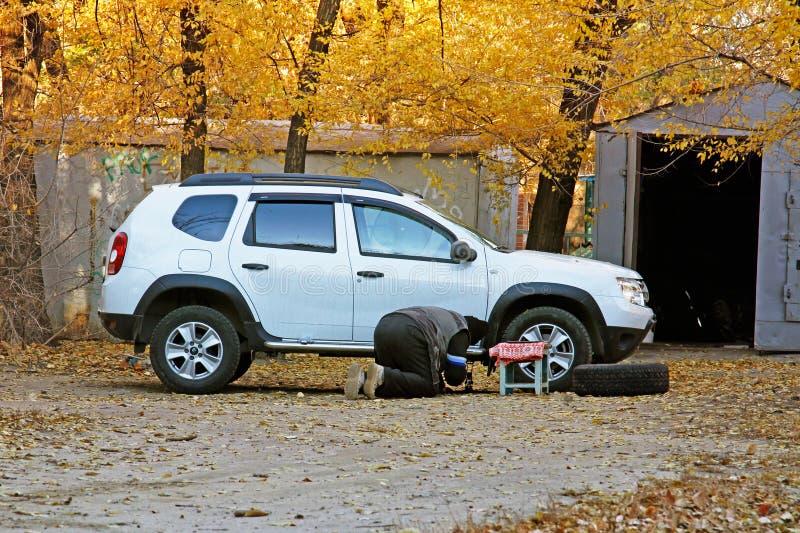 Укомплектуйте личным составом изменяя покрышку на автомобиле около гаража в дворе в Волгограде стоковое фото rf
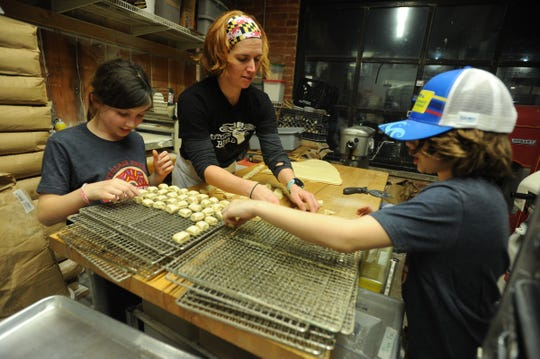 Rachel Wyman, owner of Montclair Bread Company, enlists the help of her children Josie and Keegan to make donut nuggets for federal government workers at Newark Airport.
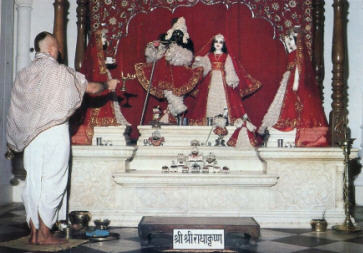 Worshipping The Deities of Radha and Krsna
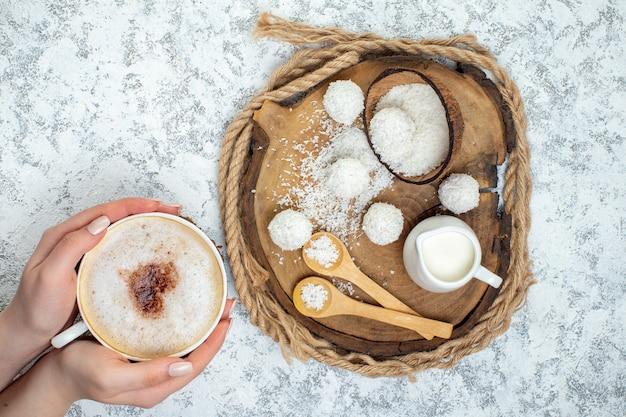 Bovenaanzicht cappuccino-kop in vrouwelijke hand kokosballen melkkom lepels op houten bord op grijze ondergrond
--------------------------------
Could you reproduce the listing above word for word while leaving out its pictures?

 Укомплектуйте личным составом изменяя покрышку на автомобиле около гаража в дворе в Волгограде стоковое фото rf
 Rachel Wyman, owner of Montclair Bread Company, enlists the help of her children Josie and Keegan to make donut nuggets for federal government workers at Newark Airport.
 Worshipping The Deities of Radha and Krsna
 Bovenaanzicht cappuccino-kop in vrouwelijke hand kokosballen melkkom lepels op houten bord op grijze ondergrond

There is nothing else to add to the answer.